Ming Lo Moves the Mountain
- Author: Arnold Lobel
- Illustrator: Arnold Lobel
- Cover artist: Arnold Lobel
- Language: English
- Genre: Children's books Picture books
- Publisher: Greenwillow/William Morrow
- Publication date: 1982
- Publication place: United States
- Media type: Print

= Ming Lo Moves the Mountain =

Book by Arnold Lobel

Ming Lo Moves the Mountain is a children's picture book by Arnold Lobel, published in 1982.

==Plot==
A mountain towers over the little house where Ming Lo and his wife live, blocking sunlight and attracting rain. Ming Lo's wife tells Ming Lo that he must move the mountain.
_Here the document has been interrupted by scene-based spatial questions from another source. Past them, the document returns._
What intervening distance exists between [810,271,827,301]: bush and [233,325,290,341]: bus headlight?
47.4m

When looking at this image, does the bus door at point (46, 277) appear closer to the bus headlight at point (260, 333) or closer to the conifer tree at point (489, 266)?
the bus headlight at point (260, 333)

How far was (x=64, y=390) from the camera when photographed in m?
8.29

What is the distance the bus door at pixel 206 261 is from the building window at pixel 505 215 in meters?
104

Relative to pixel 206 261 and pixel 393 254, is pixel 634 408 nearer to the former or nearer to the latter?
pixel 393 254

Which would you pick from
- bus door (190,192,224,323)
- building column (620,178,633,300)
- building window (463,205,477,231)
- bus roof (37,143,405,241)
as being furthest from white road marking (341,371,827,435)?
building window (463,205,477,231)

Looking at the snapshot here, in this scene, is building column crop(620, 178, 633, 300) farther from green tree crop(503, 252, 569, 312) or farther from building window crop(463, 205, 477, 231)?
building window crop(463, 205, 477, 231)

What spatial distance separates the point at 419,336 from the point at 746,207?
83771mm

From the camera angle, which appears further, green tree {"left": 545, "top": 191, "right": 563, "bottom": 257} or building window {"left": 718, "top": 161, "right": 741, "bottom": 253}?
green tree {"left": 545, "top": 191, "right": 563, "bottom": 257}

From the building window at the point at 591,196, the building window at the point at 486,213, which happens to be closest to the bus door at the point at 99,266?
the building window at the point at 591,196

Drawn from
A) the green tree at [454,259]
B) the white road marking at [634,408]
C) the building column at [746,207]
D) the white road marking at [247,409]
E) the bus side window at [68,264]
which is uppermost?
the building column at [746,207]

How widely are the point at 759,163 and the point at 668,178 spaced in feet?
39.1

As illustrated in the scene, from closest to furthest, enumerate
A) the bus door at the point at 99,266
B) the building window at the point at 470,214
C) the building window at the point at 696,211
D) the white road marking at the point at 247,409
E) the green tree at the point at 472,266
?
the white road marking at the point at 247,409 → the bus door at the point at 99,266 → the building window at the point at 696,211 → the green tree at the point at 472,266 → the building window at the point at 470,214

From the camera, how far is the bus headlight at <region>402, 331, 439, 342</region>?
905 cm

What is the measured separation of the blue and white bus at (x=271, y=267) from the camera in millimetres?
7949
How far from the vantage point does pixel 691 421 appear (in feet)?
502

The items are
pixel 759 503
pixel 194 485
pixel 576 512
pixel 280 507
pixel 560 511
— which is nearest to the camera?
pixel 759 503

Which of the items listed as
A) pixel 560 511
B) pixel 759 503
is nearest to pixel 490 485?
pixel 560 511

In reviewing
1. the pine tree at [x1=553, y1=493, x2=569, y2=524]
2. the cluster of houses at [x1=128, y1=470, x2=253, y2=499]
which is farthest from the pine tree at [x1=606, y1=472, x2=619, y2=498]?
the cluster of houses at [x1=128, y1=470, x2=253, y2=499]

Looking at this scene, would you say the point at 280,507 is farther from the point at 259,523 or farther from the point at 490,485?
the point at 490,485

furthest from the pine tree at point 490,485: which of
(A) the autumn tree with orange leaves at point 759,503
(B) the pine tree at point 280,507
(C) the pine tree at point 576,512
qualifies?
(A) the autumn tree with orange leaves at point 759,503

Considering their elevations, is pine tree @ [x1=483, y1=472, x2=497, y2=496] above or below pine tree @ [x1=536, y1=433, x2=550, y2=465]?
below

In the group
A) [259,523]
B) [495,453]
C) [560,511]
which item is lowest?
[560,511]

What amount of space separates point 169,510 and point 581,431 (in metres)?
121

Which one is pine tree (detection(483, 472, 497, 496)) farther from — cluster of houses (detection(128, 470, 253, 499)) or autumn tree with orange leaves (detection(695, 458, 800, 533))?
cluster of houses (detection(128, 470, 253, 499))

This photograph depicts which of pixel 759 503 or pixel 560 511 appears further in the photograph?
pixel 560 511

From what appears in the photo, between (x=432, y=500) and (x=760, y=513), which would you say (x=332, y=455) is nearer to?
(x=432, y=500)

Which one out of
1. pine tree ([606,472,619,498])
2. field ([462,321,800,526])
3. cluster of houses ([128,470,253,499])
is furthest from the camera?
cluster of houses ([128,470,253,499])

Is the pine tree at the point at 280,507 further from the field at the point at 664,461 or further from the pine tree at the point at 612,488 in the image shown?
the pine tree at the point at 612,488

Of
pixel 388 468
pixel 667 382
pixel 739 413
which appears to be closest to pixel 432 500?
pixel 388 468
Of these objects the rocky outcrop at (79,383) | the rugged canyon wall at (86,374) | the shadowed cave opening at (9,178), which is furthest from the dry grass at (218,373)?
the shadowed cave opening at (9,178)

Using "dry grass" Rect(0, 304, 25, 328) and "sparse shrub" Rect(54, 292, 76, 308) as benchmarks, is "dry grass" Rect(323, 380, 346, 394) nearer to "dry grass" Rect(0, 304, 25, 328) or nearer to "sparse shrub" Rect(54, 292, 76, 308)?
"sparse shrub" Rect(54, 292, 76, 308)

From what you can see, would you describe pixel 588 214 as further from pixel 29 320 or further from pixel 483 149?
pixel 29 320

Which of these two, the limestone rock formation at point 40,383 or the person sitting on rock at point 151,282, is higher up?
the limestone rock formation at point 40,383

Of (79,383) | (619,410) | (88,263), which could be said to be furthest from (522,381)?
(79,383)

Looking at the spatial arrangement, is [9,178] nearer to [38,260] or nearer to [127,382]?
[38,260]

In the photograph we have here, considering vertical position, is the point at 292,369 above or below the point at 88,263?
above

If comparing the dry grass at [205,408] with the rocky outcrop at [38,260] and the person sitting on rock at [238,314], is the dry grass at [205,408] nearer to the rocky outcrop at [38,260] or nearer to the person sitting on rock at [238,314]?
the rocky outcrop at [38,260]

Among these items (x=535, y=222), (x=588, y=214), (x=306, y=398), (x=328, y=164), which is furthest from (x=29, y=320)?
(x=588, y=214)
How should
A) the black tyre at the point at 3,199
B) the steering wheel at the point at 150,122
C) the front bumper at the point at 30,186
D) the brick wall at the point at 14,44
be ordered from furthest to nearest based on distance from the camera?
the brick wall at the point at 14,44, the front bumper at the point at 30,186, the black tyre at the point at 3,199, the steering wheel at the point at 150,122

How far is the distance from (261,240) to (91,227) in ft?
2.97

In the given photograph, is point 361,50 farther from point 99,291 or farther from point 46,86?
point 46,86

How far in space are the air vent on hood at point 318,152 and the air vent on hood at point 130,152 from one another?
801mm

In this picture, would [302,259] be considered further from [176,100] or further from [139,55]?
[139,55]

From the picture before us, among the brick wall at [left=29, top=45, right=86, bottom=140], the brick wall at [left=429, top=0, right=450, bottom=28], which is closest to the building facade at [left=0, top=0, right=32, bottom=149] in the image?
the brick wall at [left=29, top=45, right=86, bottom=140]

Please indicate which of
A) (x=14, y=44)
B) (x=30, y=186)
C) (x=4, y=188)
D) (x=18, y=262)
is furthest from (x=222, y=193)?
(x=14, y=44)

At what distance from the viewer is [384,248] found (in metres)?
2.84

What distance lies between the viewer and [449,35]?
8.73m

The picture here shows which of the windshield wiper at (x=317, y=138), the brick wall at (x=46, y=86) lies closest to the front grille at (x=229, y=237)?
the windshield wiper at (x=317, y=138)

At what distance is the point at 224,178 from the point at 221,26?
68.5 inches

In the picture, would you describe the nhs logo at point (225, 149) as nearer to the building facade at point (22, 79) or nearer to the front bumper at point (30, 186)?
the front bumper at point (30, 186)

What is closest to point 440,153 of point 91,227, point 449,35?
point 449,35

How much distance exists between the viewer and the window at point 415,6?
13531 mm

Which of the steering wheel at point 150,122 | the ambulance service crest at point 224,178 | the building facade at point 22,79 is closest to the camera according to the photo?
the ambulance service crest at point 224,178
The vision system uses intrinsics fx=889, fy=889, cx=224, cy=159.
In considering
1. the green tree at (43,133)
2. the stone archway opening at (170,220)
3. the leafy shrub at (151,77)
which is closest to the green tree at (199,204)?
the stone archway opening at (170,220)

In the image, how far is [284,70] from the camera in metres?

They follow the local wise man's advice without success. Finally, he tells them to perform a long dance with closed eyes while carrying all they possess, including the sticks of which their house is built. When they open their eyes, they find that the mountain has moved and happily rebuild their home.

==Reception==
The book is an ALA Notable Children's book. A New York Times review said, "The tone of the story and the look of the book are as inseparable as Ming and the Mrs.: restrained and amusing, a measured dance to the accompaniment of gentle laughter." It is used as a lesson in schools in the book Literacy Instruction for Culturally and Linguistically Diverse Students and the book Great Teaching with Graphic Organizers. The book is also talked about in the book Balancing Acts.